Le diagnostic du syndrome d'enfermement doit être clinique. Il est souvent retardé après une période où l'on considère le malade dans le coma. Plum et Posner insistent sur la confusion faite parfois entre le syndrome d'enfermement et le mutisme akinétique. C'est pourtant un état différent : Le mutisme akinétique correspond à une altération subaigue ou chronique de la conscience avec des cycles de veille-sommeil. Les patients ont un aspect vigile, ne parlent pas, ne bougent pas, sans que cela puisse s'expliquer par une atteinte des voies motrices, comme c'est le cas pour le syndrome d'enfermement. L'akinésie se manifeste par l'absence de mouvements spontanés, de mouvements sur ordre, même lors de stimulations douloureuses, l'absence de parole et de motilité au niveau des membres contraste avec la présence de certains signes d'éveil. Les sujets ouvrent les yeux spontanément ou après stimulation. Ils ont des mouvements conjugués des yeux, parfois semblent suivre un stimulus visuel (clignement à la menace).
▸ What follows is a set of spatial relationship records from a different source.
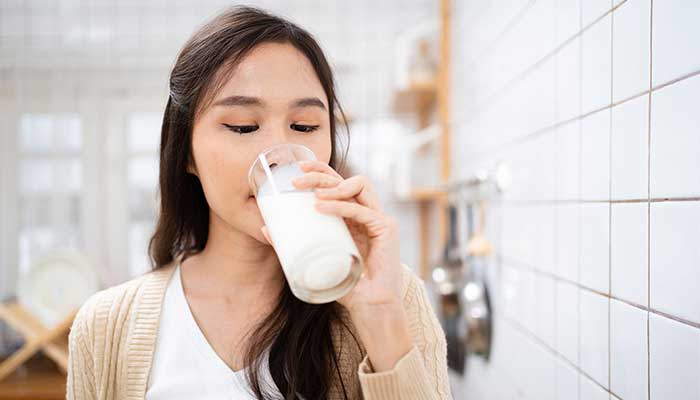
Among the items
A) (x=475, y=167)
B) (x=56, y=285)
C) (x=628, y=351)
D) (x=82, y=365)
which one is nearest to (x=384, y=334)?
(x=628, y=351)

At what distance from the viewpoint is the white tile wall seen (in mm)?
585

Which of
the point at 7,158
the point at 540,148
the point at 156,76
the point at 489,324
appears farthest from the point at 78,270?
the point at 540,148

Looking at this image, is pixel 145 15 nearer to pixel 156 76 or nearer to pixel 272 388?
pixel 156 76

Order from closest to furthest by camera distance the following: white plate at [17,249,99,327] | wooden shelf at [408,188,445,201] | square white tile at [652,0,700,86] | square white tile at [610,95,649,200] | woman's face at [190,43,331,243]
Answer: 1. square white tile at [652,0,700,86]
2. square white tile at [610,95,649,200]
3. woman's face at [190,43,331,243]
4. wooden shelf at [408,188,445,201]
5. white plate at [17,249,99,327]

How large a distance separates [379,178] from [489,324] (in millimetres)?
1048

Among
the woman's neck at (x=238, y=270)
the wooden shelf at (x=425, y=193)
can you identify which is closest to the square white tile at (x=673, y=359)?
the woman's neck at (x=238, y=270)

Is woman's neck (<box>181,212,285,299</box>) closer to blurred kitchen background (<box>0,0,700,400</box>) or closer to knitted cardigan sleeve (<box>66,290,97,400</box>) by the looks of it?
knitted cardigan sleeve (<box>66,290,97,400</box>)

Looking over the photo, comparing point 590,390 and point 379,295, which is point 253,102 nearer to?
point 379,295

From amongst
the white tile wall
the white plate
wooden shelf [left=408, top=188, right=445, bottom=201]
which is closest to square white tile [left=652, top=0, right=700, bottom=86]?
the white tile wall

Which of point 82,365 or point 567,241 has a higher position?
point 567,241

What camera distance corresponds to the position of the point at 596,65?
0.78 metres

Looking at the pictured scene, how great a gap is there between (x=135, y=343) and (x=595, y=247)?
686mm

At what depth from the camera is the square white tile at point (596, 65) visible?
2.44ft

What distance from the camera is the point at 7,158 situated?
2.27 metres
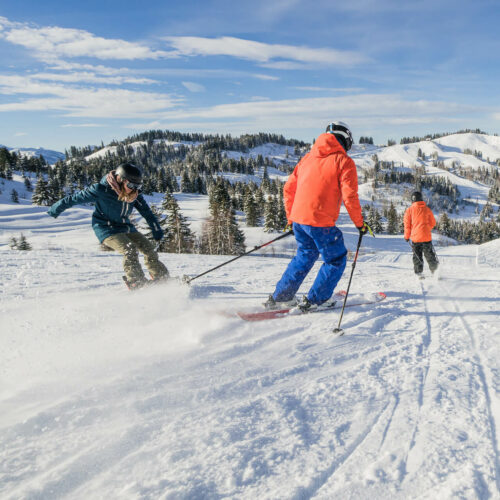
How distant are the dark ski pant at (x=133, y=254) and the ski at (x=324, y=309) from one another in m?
1.79

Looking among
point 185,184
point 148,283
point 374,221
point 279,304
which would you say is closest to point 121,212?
point 148,283

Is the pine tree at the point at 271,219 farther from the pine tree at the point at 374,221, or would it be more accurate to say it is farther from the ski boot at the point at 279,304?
the ski boot at the point at 279,304

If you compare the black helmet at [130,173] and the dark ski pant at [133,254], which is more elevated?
the black helmet at [130,173]

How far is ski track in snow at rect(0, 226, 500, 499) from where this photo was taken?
176cm

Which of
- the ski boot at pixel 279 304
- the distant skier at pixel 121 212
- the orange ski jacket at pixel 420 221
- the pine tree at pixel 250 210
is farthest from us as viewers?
the pine tree at pixel 250 210

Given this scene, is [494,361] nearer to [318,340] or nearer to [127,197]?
[318,340]

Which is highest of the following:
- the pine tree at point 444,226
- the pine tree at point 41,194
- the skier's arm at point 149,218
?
the pine tree at point 41,194

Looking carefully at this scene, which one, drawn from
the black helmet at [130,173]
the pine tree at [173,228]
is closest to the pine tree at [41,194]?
the pine tree at [173,228]

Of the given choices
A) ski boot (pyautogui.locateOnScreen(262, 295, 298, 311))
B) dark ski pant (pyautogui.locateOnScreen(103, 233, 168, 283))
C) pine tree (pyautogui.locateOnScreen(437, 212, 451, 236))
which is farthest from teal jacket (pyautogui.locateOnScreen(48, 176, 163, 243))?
pine tree (pyautogui.locateOnScreen(437, 212, 451, 236))

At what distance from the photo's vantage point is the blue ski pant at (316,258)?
4.23 meters

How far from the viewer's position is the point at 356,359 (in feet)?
10.3

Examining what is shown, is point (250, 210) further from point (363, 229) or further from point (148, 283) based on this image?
point (363, 229)

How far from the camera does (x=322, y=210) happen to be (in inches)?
163

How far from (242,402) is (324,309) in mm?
2474
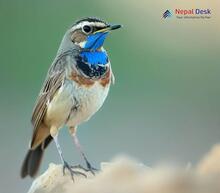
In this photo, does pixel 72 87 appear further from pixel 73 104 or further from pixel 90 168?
pixel 90 168

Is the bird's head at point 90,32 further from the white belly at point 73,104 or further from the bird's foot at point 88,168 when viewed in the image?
the bird's foot at point 88,168

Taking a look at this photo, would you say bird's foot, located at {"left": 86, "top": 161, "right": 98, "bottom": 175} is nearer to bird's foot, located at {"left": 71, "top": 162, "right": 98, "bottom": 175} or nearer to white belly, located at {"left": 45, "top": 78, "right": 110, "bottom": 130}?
bird's foot, located at {"left": 71, "top": 162, "right": 98, "bottom": 175}

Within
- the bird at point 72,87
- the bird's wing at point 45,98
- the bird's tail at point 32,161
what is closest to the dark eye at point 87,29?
the bird at point 72,87

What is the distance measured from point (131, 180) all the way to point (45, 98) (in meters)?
0.46

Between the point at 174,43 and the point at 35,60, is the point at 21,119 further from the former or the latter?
the point at 174,43

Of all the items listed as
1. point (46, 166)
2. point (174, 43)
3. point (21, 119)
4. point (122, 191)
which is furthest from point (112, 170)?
point (174, 43)

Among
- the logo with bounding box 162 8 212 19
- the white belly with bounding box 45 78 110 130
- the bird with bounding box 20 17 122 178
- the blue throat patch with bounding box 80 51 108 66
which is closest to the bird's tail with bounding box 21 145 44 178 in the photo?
the bird with bounding box 20 17 122 178

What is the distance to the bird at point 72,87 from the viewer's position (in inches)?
92.1

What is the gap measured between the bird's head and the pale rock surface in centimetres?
46

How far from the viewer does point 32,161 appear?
7.89ft

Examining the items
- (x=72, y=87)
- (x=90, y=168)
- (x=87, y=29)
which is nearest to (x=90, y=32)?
(x=87, y=29)

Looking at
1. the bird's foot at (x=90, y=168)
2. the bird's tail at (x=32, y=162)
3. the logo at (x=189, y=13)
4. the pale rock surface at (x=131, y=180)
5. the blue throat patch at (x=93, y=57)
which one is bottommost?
the pale rock surface at (x=131, y=180)

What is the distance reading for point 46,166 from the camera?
2.42m

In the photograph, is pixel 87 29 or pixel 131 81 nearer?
pixel 87 29
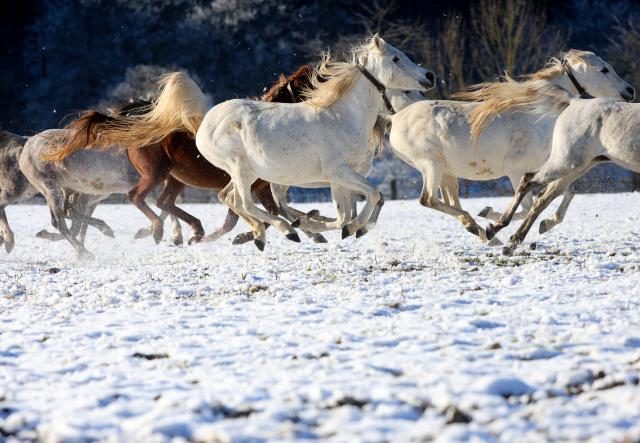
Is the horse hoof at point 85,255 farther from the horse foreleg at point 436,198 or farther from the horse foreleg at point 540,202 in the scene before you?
the horse foreleg at point 540,202

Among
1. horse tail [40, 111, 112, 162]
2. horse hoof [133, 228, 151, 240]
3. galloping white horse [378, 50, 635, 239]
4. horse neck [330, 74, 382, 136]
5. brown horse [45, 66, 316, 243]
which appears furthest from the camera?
horse hoof [133, 228, 151, 240]

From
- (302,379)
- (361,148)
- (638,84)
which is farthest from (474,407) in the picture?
(638,84)

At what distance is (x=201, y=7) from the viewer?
38.6 metres

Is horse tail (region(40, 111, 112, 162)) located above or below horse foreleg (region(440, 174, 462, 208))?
above

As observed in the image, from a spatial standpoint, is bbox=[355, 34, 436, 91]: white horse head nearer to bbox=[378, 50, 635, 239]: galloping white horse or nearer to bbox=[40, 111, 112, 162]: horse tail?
bbox=[378, 50, 635, 239]: galloping white horse

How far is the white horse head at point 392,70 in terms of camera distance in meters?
8.90

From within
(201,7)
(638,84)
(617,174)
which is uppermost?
→ (201,7)

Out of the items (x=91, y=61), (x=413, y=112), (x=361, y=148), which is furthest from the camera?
(x=91, y=61)

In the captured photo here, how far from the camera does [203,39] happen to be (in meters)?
37.5

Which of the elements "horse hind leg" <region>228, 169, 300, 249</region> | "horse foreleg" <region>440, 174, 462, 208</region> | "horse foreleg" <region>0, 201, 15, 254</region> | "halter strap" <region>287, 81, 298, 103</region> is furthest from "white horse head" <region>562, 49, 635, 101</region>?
"horse foreleg" <region>0, 201, 15, 254</region>

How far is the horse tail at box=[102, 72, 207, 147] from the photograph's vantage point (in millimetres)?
10570

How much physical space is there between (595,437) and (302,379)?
1391 mm

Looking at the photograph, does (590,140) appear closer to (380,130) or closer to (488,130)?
(488,130)

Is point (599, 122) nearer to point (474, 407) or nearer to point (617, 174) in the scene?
point (474, 407)
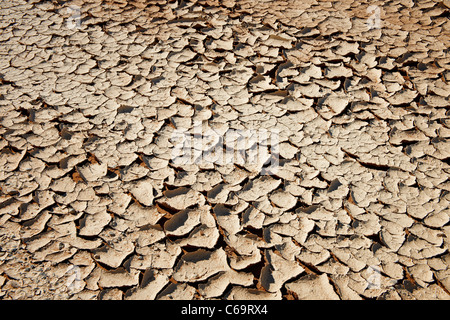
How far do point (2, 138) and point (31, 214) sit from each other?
1.54 feet

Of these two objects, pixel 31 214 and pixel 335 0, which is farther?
pixel 335 0

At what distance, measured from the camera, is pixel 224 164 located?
1630 millimetres

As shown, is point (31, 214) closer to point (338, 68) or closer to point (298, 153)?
point (298, 153)

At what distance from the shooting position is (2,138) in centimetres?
169

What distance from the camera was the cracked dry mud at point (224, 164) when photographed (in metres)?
1.30

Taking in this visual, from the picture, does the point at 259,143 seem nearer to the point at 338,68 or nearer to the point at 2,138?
the point at 338,68

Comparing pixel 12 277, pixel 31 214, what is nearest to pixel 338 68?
pixel 31 214

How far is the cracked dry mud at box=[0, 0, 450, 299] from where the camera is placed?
130 centimetres
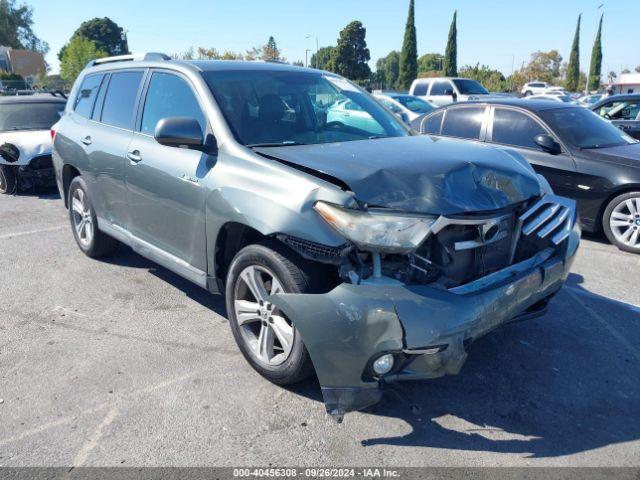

Le mutisme akinétique intéresse à des degrés variables les lobes frontaux et la formation réticulaire. D'après Plum et Posner, il faut distinguer un esprit encombré d'un corps qu'il n'a plus le pouvoir de contraindre à l'obéissance, d'un mutisme akinétique typique dans lequel la conscience est altérée.

Prise en charge

La prise en charge s'appuie d'une part sur des mesures de réanimation spécifiques, d'autre part dans certains cas, sur des traitements spécifiques de l'étiologie. Le traitement symptomatique s'impose dans tous les cas et a pour but d'assurer le maintien des fonctions vitales. En particulier la ventilation, avec au besoin une assistance respiratoire par intubation puis par trachéotomie, une aspiration bronchique répétée. Une kinésithérapie respiratoire régulière est indispensable.

La communication

Le patient communiquera en exploitant les seuls mouvements volontaires restants tels que :

  • l'ouverture des yeux (assurés par le releveur de la paupière supérieure) ;
  • les clignements de paupières ;
  • les mouvements oculaires verticaux.

La méthode de communication habituellement utilisée est la suivante. Après un commun accord entre la personne parlante et la personne atteinte du syndrome d'enfermement (communément appelée LIS, abréviation du nom anglophone de la pathologie), sur les signes oui et non qui seront utilisées par ce dernier (par exemple un clignement de paupière pour le oui, deux pour le non), la personne parlante commence à dicter les lettres de l'alphabet dans un ordre défini auparavant. Le LIS arrête alors par le signe oui la personne sur la bonne lettre. Jean-Dominique Bauby a ainsi écrit son livre en utilisant l'ordonnancement ESARINTULOMDPCFBVHGJQZYXKW respectant la fréquence d'apparition des caractères dans un texte français.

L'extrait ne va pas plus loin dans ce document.